Bei der Suche nach Spendern wird zunehmend auch auf kreative Marketingaktionen gesetzt. In Freiburg wurden etwa zum Mitternachtsspenden blutrote Cocktails serviert. Auch ein Hip-Hop-Konzert wurde organisiert.

Eine Blutspende sei immer auch ein Gesundheitscheck, erklärte Fritzsche. So werde jedes Mal der Blutdruck und der Hämoglobin-Wert kontrolliert. Zudem werden Blutspenden standardmäßig auf HIV, Hepatitis und Syphilis überprüft.

Es sei das Ziel, dass jede Blutspende in der Region bleibe, betonte Fritzsche. Nur in Notfällen gebe es einen überregionalen Austausch. Um Spender an ein regelmäßiges Engagement zu erinnern, hat das DRK eine eigene App auf den Markt gebracht. Das Programm sammelt Informationen und weist die regelmäßigen Spender etwa darauf hin, wenn die sogenannte Blutspendepause - in der Regel sind es 56 Tage - sich dem Ende nähert. Ähnlich funktioniert auch die App «Blutspendeausweis», die Karlsruher Studenten entwickelt haben.

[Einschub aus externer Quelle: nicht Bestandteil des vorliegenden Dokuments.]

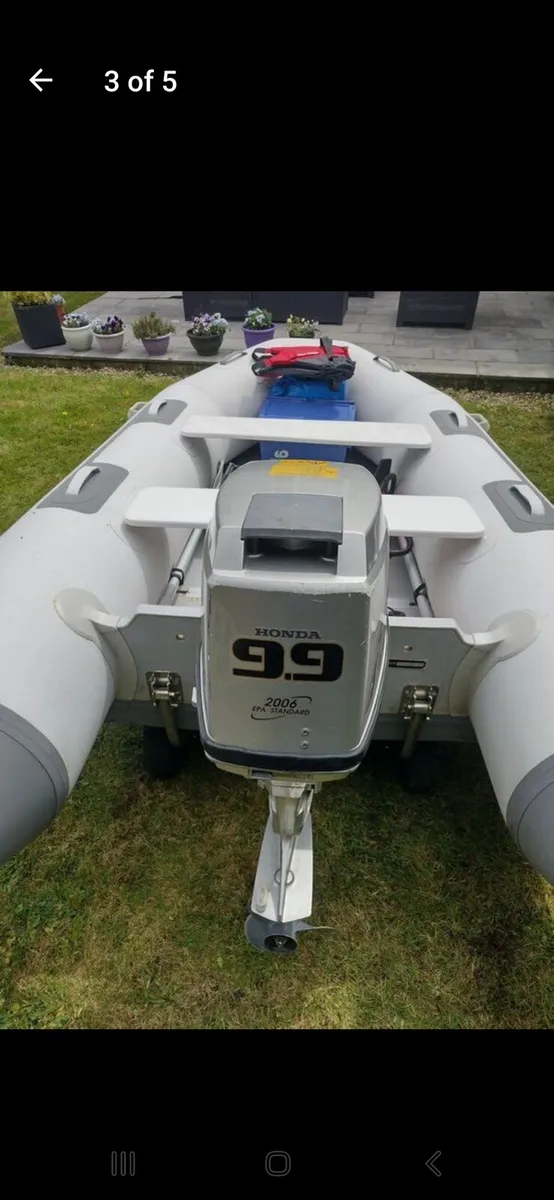 Boat - Image 1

An diesem Montag will Minister Gall bei einer Aktion im Erlebnispark Tripsdrill in Cleebronn (Kreis Heilbronn) selbst Blut spenden. Insgesamt hofft das DRK auf 3500 Menschen, die es dem Minister gleichtun. Nach Angaben seines Hauses hat Gall, der die Schirmherrschaft für die Veranstaltung übernommen hat, in der Vergangenheit auch schon Stammzellen gespendet.